- **Reading passage**

================================

One also wonders why, if the benefits of “rigor” are automatically conferred by mere exposure, AP courses aren’t offered to elementary school students. Why not place college freshman in graduate courses? The absurdity of these implications show the folly of the premise. Basketball is my favorite sport to play, but I was not good enough to make my junior varsity high school team. My basketball skills will likely improve if I play frequently with those who are better than I am, but put me into an NBA game and I’ll be overwhelmed, frustrated, and hindered from developing the skills those guys mastered long ago. A challenge is only beneficial when it’s within reach!
Woods also errs in not addressing Governor Deal’s concern that the quality of AP courses could suffer under a maximum-participation plan. Students have to pass their AP courses (but not the AP exam) for the schools to get the CCRPI credit. So opening AP to underprepared students will likely lead to grade inflation, as many won’t achieve mastery of AP curricula but schools will still want them to pass and graduate. This will compromise the integrity of AP content and standards and disadvantage those students who would otherwise do well on the AP exams.

================================

Saved data entries:
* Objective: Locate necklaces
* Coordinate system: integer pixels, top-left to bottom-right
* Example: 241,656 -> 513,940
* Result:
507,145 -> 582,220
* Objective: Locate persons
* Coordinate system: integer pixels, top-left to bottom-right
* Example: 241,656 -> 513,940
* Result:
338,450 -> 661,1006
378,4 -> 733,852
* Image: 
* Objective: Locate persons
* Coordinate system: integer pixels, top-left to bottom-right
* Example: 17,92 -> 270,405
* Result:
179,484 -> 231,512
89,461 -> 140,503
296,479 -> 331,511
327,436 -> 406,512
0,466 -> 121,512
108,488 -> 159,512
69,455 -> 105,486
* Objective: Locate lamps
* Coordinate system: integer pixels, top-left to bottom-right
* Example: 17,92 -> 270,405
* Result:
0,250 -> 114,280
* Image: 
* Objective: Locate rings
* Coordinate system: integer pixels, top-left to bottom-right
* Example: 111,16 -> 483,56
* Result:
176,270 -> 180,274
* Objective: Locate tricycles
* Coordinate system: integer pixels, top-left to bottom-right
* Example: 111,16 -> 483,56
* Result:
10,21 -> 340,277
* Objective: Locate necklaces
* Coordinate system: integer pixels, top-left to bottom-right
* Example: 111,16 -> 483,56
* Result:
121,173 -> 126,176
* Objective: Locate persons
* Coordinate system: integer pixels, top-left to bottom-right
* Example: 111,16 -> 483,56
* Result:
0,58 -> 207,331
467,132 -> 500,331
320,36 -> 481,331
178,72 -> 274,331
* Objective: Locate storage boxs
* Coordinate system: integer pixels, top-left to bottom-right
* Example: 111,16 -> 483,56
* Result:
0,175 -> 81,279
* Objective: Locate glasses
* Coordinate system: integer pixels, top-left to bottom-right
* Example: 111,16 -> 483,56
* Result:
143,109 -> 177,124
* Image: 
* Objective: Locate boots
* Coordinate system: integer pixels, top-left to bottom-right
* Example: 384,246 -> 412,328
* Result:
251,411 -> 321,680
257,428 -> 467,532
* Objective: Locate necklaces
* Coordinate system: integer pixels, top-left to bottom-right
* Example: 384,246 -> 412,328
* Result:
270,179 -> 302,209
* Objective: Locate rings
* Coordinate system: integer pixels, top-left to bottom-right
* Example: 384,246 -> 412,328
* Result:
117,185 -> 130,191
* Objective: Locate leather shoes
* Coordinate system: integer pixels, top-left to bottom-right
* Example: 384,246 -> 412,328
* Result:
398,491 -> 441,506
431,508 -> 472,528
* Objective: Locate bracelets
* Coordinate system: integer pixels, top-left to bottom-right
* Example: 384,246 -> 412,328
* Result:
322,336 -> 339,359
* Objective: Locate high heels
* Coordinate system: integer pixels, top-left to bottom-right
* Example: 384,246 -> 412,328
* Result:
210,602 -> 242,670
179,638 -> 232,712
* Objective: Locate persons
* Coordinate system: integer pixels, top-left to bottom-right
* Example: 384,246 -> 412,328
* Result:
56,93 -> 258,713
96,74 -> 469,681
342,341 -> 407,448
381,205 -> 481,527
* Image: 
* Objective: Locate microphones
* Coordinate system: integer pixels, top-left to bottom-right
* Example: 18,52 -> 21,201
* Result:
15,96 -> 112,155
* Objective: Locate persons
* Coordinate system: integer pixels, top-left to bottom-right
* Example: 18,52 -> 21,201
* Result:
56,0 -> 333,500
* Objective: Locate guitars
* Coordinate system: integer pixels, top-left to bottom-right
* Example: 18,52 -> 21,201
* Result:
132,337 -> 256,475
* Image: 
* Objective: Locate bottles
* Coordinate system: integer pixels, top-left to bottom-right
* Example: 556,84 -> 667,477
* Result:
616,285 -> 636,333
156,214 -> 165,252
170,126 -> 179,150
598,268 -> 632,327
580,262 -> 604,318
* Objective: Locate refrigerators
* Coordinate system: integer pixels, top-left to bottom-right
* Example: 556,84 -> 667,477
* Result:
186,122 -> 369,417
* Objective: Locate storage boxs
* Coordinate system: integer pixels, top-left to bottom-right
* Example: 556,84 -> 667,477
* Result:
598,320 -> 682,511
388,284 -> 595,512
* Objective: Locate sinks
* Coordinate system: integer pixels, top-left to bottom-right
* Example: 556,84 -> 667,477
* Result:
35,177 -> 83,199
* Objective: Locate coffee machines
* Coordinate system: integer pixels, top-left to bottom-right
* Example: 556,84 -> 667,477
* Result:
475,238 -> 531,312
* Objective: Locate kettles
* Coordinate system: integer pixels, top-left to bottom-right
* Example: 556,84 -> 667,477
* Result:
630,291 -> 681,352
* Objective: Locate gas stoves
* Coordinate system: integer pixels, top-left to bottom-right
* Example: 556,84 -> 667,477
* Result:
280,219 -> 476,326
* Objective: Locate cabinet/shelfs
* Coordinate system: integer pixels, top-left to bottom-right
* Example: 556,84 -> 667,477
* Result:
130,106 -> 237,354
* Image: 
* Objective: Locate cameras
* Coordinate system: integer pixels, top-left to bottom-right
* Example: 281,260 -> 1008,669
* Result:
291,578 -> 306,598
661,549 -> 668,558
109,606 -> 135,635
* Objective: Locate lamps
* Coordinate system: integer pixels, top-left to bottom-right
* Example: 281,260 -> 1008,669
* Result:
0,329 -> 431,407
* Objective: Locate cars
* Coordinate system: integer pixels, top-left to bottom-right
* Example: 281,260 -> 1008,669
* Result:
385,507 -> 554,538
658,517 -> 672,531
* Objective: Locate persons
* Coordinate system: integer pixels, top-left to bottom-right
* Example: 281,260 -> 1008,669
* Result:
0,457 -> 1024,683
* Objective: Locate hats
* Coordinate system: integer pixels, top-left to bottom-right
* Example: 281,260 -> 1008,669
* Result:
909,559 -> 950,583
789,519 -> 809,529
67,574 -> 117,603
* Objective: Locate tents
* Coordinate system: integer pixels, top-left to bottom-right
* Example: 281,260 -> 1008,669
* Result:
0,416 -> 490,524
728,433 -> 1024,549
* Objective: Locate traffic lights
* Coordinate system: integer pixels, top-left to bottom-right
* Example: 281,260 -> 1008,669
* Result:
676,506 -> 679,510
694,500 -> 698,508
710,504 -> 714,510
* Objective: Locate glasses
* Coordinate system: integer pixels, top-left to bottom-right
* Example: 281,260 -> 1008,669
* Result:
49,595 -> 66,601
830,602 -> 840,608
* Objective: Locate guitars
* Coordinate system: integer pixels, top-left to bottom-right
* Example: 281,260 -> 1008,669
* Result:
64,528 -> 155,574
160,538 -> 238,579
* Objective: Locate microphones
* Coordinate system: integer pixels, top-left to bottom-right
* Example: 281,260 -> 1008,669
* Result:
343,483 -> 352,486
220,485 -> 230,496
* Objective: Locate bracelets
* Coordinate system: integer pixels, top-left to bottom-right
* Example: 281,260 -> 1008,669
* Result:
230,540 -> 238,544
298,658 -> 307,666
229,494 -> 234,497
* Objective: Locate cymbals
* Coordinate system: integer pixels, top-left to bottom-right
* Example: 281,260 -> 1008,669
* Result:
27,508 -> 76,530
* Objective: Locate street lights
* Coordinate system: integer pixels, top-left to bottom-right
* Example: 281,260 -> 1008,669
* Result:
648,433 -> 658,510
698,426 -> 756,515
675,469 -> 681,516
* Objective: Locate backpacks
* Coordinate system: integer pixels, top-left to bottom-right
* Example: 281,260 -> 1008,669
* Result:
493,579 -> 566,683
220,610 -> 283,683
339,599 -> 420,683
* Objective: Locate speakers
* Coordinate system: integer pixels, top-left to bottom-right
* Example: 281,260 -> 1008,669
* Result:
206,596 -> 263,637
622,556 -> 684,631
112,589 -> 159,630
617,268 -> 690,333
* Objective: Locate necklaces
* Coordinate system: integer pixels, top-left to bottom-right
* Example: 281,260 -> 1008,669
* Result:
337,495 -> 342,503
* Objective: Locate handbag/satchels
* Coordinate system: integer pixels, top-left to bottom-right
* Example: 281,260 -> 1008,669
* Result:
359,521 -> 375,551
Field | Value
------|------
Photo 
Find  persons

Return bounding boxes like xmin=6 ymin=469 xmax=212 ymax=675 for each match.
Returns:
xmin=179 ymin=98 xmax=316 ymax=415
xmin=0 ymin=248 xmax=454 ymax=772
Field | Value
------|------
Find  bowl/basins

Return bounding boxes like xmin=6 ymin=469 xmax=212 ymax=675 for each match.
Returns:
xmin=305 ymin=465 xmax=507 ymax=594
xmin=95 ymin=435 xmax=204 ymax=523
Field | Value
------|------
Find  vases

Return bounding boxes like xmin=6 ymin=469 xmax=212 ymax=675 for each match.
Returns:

================================

Continue the argument against opening AP courses to all students, picking up after its final sentence.

- **Response for this exercise**
Georgia’s ESSA plan, which does not require the governor’s approval, has already been submitted to Washington, so the AP policy is probably set. Yet Georgia and other states that have chosen to reward AP participation can still discourage schools from recklessly expanding their AP programs. They should hold schools accountable for disparities between the number of students passing AP courses and the number taking and passing AP exams, setting norms for what kind of “honesty gaps” are unacceptable.
Organizations like U.S. News & World Report and the College Board can also help rein in such abuses by better using AP exam data in their analyses. Instead of celebrating states and schools that simply increase the number of graduates that pass a single AP exam, for example, reward schools for increasing the total amount of qualifying scores achieved by their graduates—or the number of college credits that those graduates later earn.
As questions are raised about the true benefits of increased access to AP courses, it is important for state policymakers and district-level administrators to understand that such benefits are likely inseparable from AP exam performance. It’s important that leaders hold schools accountable for maintaining the integrity and quality of their AP courses as they aim for increased participation in them.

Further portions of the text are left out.